SUPPLIED RECORDS:
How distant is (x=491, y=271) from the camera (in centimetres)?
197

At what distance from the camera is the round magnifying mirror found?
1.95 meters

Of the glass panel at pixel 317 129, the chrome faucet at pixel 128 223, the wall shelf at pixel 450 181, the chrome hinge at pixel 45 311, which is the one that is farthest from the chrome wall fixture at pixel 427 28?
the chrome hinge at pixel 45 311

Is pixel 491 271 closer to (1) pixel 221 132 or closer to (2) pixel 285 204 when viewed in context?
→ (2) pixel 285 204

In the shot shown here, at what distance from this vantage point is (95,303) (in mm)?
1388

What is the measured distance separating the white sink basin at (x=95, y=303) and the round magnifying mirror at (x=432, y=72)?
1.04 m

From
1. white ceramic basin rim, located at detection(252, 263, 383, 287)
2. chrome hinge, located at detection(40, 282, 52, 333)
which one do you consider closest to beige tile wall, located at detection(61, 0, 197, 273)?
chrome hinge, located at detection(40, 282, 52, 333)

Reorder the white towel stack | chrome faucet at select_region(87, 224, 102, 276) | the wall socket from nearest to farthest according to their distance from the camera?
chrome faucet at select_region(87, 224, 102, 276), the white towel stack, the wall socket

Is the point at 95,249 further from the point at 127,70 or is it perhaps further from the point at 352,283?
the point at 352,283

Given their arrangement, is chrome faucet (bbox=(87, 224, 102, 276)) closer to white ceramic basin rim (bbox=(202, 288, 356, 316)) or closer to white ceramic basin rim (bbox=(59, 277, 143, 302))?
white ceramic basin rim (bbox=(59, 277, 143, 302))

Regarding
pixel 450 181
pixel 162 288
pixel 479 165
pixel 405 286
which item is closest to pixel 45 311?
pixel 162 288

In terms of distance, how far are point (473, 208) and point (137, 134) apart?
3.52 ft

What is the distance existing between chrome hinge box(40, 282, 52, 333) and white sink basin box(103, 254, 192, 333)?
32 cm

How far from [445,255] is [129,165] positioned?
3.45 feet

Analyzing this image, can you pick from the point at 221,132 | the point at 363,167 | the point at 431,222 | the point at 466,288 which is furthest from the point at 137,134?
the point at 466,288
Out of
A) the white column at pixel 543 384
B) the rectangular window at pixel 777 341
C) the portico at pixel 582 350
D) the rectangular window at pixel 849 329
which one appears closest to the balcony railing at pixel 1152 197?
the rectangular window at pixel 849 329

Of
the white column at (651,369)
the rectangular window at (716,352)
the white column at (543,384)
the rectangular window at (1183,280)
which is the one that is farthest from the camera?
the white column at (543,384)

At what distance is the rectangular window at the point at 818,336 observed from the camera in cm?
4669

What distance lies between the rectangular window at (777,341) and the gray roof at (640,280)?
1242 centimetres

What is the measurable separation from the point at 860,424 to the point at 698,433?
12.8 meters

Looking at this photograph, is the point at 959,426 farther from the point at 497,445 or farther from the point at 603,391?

WHAT THE TASK ASKS: Each entry above is to be set down again in exactly the same words.

SOLUTION TO THIS PROBLEM:
How distant is (x=491, y=271) from the camera (in centimetres)?
197

At what distance from the camera is the round magnifying mirror found?
1.95 meters

Of the glass panel at pixel 317 129, the chrome faucet at pixel 128 223, the wall shelf at pixel 450 181, the chrome hinge at pixel 45 311, which is the one that is farthest from the chrome wall fixture at pixel 427 28?
the chrome hinge at pixel 45 311

Is pixel 491 271 closer to (1) pixel 221 132 or closer to (2) pixel 285 204 when viewed in context?
→ (2) pixel 285 204

In the shot shown here, at what distance from this vantage point is (95,303) (in mm)?
1388

What is the measured distance separating the white sink basin at (x=95, y=303) and the round magnifying mirror at (x=432, y=72)?
1.04 m

From
1. white ceramic basin rim, located at detection(252, 263, 383, 287)
2. chrome hinge, located at detection(40, 282, 52, 333)
which one do you consider closest to beige tile wall, located at detection(61, 0, 197, 273)?
chrome hinge, located at detection(40, 282, 52, 333)

Reorder the white towel stack | chrome faucet at select_region(87, 224, 102, 276) | the wall socket from nearest to farthest according to their distance from the camera?
chrome faucet at select_region(87, 224, 102, 276), the white towel stack, the wall socket

Is the point at 95,249 further from the point at 127,70 or is it perhaps further from the point at 352,283?
the point at 352,283

Given their arrangement, is chrome faucet (bbox=(87, 224, 102, 276)) closer to white ceramic basin rim (bbox=(202, 288, 356, 316)) or closer to white ceramic basin rim (bbox=(59, 277, 143, 302))?
white ceramic basin rim (bbox=(59, 277, 143, 302))

Regarding
pixel 450 181
pixel 162 288
pixel 479 165
pixel 405 286
which item is closest to pixel 45 311?
pixel 162 288

In terms of distance, how far are point (473, 208) and point (137, 134) apart?
3.52 ft

What is the distance existing between chrome hinge box(40, 282, 52, 333) and white sink basin box(103, 254, 192, 333)?
32 cm

How far from [445,255] is [129,165] positioned?
3.45 feet

Analyzing this image, can you pick from the point at 221,132 | the point at 363,167 | the point at 431,222 | the point at 466,288 which is furthest from the point at 137,134?
the point at 466,288
Out of
A) the white column at pixel 543 384
B) the rectangular window at pixel 777 341
C) the portico at pixel 582 350
D) the rectangular window at pixel 849 329
which one appears closest to the balcony railing at pixel 1152 197?
the rectangular window at pixel 849 329

Of
the white column at (651,369)
the rectangular window at (716,352)
the white column at (543,384)
the rectangular window at (1183,280)
which is the one that is farthest from the camera?
the white column at (543,384)

At what distance is the rectangular window at the point at 818,336 observed from the camera in cm?
4669

What distance lies between the rectangular window at (777,341) and the gray roof at (640,280)?
1242 centimetres

What is the measurable separation from the point at 860,424 to the point at 698,433?
12.8 meters

Looking at this photograph, is the point at 959,426 farther from the point at 497,445 or farther from the point at 603,391?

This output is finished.